Once those parameters have been established, it is easier to determine what the final composition of the end solution should be. This involves deciding on the appropriate cloud service models: infrastructure-as-a-service (IaaS), Platform-as-a-service (PaaS), software-as-a-service (SaaS) or a combination thereof. Deployment models could also be a combination or exclusive use of public or private clouds.
All of these steps present organisations with an overwhelming amount of considerations and decisions. The bulk of which come from selecting the providers and/or third-party resources required. Here, service levels agreements, reliability, access, locality, speed, support and redundancy are scrutinised to ensure optimal operations and sustainability.
It all hinges on one vital component
At the end of the day, no matter how a company executes their cloud enablement strategy, there is one massively important component needed which can make or break successful adoption of cloud services.
To truly exploit all the benefits that cloud technology can offer, access to the cloud is paramount. Not availability of servers –while that is, of course, important– but the actual connection to reach the cloud.
The entire premise of cloud computing rests on utilising the Internet for access.
Commuting is as important as computing
Cloud computing allows businesses of any size to harness the power, speed and flexibility of the most sophisticated, up-to-date technology a considerably lower cost. However, it means relying on a continuous Internet connection.

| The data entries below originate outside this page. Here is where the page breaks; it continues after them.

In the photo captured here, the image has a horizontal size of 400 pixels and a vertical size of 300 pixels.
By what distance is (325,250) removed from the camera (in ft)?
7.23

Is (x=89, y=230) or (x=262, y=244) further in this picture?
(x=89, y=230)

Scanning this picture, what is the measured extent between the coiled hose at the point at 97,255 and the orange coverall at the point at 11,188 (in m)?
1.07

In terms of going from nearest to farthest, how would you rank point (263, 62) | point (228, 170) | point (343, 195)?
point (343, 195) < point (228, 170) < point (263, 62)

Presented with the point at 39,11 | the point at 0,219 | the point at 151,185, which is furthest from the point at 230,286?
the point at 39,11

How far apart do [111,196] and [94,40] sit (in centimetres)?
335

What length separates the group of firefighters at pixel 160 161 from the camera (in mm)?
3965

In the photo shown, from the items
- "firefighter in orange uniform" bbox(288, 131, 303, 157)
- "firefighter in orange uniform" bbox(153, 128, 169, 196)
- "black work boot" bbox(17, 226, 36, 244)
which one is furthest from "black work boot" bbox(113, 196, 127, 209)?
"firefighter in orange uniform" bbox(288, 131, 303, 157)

The Internet connection needs to be as available, reliable and fast as the chosen cloud solution to achieve the best possible experience.

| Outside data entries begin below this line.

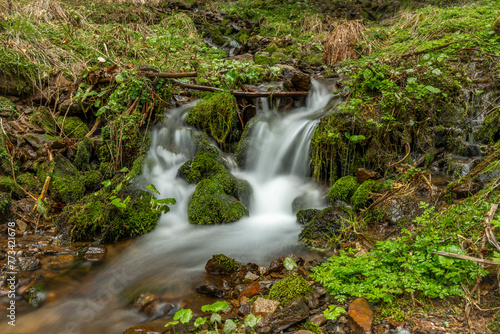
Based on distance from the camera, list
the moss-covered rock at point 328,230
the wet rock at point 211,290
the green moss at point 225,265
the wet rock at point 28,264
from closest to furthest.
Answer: the wet rock at point 211,290, the green moss at point 225,265, the wet rock at point 28,264, the moss-covered rock at point 328,230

Turbulent connectivity will do nothing but undermine the benefits that the world of cloud computing presents.
Every cloud has a silver lining
The technological revolution has brought with it the advent of fibre optics, and data can now be transmitted at the speed of light.
Fibre is capable of transmitting a large amount of data at virtually unlimited speeds. It is invulnerable to electromagnetic interference, severe weather conditions and is less vulnerable to theft. It is by far the most suitable medium for connectivity to the cloud.
What really sets fibre connections apart is the service provider behind the connectivity. Optimisation of fibre’s performance relies on how various Internet service providers (ISPs) configure their business fibre packages.
Tier 1 providers not only light the fibre, they offer complete control of the networks – delivering on uptime, speed and other service guarantees. They are also able to detect and resolve faults much faster than other providers. More often than not, they have reliable millisecond failover solutions in place.
Businesses also reduce the chances of delay-by-finger-pointing when dealing directly with such providers, as they (the ISPs) are the ultimate responsible party for the connection.
The final word
Don’t be afraid to ask questions. Make sure your ISP can commit to the same levels of service you expect from all other providers in your cloud solution.